• PODANY TEKST
◇ ◇ ◇

Radni podczas głosowania byli jednomyślni. Po podjęciu uchwały Ogrodzieniec wystosował do Pilicy pismo z prośbą o zajęcie stanowiska.
W PILICY TEŻ BĘDĄ KONSULTACJE
Burmistrz Pilicy Artur Janosik przyznaje, że temat granic ciągnie się już kilkadziesiąt lat. Choć jest przeciwnikiem zmian, zapowiedział, że nie hamuje żadnych działań. - Ktoś z władz sąsiedniej gminy zameldował – nie wiem – jedną czy dwie rodziny na terenie gminy Pilica, obrębu Biskupice i stąd dzisiaj wyniknął problem tych mieszkańców, którzy są zameldowani w gminie Ogrodzieniec, a mieszkają na terenie gminy Pilica - obręb Biskupice. Już w 1999 roku była uchwała Rady Gminy i Miasta Pilica podejmowana w tej sprawie i była ona negatywna, jeśli chodzi o wniosek tych właśnie mieszkańców. Gmina nasza jest w pewnym sensie zobowiązana pochylić się nad problemem. Nie możemy stać obojętni wobec tego problemu. Natomiast stanowisko, jak dobrze państwo wiecie, tak poprzedniego burmistrza, jak i moje jest takie – nie jesteśmy zainteresowani na tę chwilę zmianą granic gminy Pilica, natomiast procedujemy w tej sprawie, skoro jest wniosek mieszkańców. Tak jak powiedziałem, nie pozostawimy tej sprawy bez jakiegokolwiek rozpoznania, rozpatrzenia, czy ewentualnych decyzji, a żeby Rada się mogła wypowiedzieć w tej kwestii już na kwietniowej sesji. Musimy przeprowadzić konsultacje społeczne w tej sprawie – tak mówi ustawa. To samo robi Ogrodzieniec na tę chwilę, tą samą drogą idziemy my, jako gmina Pilica. Były już spotkania z mieszkańcami Gulzowa, byli radni, sołtysi. Szereg spotkań w tej sprawie się odbył. W ostatecznym rozrachunku, w rozwiązaniu tego problemu tak naprawdę zgodnie z literą prawa w pewnym sensie nie będziemy uczestniczyć. Decyzja będzie podjęta za pośrednictwem wojewody w stosownym ministerstwie. Od nas pójdą tylko dokumenty, jakie jest nasze zdanie. Tutaj szczególnie zdanie Rady. Żeby można było podjąć uchwałę, te konsultacje -zgodnie z ustawą - są niezbędne. My procedujemy, nie hamujemy pewnych procesów, nie stoimy obojętnie wobec tego problemu – tłumaczył podczas sesji 24 marca br. burmistrz Pilicy Artur Janosik.

◇ ◇ ◇

• PRZEKAZANY MATERIAŁ
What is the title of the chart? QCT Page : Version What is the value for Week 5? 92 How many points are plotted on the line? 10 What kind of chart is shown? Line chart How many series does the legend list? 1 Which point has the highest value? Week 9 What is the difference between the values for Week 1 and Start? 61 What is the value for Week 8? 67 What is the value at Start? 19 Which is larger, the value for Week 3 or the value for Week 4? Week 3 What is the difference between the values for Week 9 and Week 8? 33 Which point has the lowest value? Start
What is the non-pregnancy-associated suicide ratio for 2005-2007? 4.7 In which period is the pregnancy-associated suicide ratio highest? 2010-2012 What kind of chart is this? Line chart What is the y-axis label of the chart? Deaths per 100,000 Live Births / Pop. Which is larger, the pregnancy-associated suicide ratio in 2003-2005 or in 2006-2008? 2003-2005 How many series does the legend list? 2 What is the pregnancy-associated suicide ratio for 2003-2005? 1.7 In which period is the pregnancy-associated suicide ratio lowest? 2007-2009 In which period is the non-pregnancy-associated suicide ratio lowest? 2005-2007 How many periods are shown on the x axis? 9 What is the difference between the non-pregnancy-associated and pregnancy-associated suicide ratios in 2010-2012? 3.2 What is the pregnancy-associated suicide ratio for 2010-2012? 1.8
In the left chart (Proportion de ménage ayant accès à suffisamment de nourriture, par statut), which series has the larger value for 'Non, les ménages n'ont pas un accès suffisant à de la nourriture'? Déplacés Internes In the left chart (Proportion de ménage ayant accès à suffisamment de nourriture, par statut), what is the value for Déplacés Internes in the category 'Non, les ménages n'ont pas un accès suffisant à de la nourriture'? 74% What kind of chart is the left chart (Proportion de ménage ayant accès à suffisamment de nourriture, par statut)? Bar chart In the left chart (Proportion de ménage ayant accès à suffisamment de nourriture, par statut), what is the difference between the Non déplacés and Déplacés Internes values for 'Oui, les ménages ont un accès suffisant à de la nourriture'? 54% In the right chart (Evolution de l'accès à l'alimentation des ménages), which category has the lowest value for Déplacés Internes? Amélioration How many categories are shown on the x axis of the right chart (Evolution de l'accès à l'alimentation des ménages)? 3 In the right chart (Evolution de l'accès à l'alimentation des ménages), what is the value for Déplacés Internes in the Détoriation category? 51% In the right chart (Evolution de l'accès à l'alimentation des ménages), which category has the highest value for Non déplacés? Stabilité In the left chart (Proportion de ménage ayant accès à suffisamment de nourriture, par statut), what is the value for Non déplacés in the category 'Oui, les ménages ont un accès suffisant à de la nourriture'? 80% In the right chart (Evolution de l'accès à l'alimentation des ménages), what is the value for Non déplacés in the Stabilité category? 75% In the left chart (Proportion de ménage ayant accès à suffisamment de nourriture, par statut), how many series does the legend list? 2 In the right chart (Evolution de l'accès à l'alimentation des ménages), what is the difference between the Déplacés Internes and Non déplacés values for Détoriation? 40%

◇ ◇ ◇

• ZESTAW ZADAŃ
(1) Według tekstu o granicach gmin Pilica i Ogrodzieniec: w którym roku Rada Gminy i Miasta Pilica podjęła już uchwałę w tej sprawie i jaka ona była?
(2) Streść krócej akapit zaczynający się od słów „Burmistrz Pilicy Artur Janosik przyznaje” z tekstu o granicach gmin Pilica i Ogrodzieniec. Zachowaj jego najważniejsze fakty.
(3) Kontynuuj tekst o granicach gmin Pilica i Ogrodzieniec od miejsca, w którym się kończy.

• ODPOWIEDZI PONIŻEJ
(1) W 1999 roku. Uchwała była negatywna wobec wniosku tych mieszkańców.

(2) Burmistrz Pilicy Artur Janosik przyznaje, że sprawa granic ciągnie się od kilkudziesięciu lat. Problem powstał, gdy ktoś z władz sąsiedniej gminy zameldował jedną lub dwie rodziny z obrębu Biskupice. Dotyczy on mieszkańców zameldowanych w gminie Ogrodzieniec, którzy mieszkają w gminie Pilica. Już w 1999 roku Rada Gminy i Miasta Pilica podjęła w tej sprawie negatywną uchwałę. Janosik, podobnie jak poprzedni burmistrz, nie jest zainteresowany zmianą granic. Gmina jednak rozpatruje wniosek mieszkańców i, tak jak Ogrodzieniec, przeprowadzi wymagane ustawą konsultacje społeczne, aby Rada mogła zająć stanowisko na kwietniowej sesji. Odbył się już szereg spotkań, m.in. z mieszkańcami Gulzowa, radnymi i sołtysami. Decyzję podejmie ministerstwo za pośrednictwem wojewody, a gmina przekaże jedynie dokumenty ze swoim zdaniem, zwłaszcza zdaniem Rady. Burmistrz mówił o tym na sesji 24 marca.

(3)
Ankieta, w której mieszkańcy gminy będą musieli wyrazić zdanie na temat zmiany granic zamieszczona zostanie na oficjalnej stronie Urzędu Miasta i Gminy Pilica oraz w Biuletynie Informacji Publicznej (BIP) UMiG Pilica. Ankieta będzie zawierała tylko jedno pytanie: „Czy jesteś za zmianą granic gminy Pilica polegającej na odłączeniu od terenu gminy działek o numerach: 431, 432, 432, 433, 434/2, 452, 453, 459, 460/1, 460/2, 465, 466, 605/1, 605/2, 605/3, 605/4, 605/5 oraz część działki o numerze 550, położonej w obrębie ewidencyjnym Biskupice, a następnie włączenie ich do gminy Ogrodzieniec?”. Mieszkańcy będą mieć trzy odpowiedzi do wyboru: „jestem za”, „jestem przeciw”, „wstrzymuję się”. Swoje zdanie na temat zmian granic będzie można również wyrazić nie wypełniając ankiety, ale przesyłając do urzędu opinię w formie pisemnej. Ankiety będzie można przesłać pocztą, albo też oddać osobiście. Pytanie zostanie opublikowane w ciągu 14 dni od ukazania się uchwały w Dzienniku Urzędowym Województwa Śląskiego.
RADA MINISTRÓW ZDECYDUJE
- Ostateczna decyzja, niezależnie od tego, jakie opinie zostałyby uzyskane w trakcie całej procedury, należy do Rady Ministrów – wyjaśnia D. Ptaś.
Zgodnie z procedurą, wniosek taki powinien zostać złożony za pośrednictwem wojewody.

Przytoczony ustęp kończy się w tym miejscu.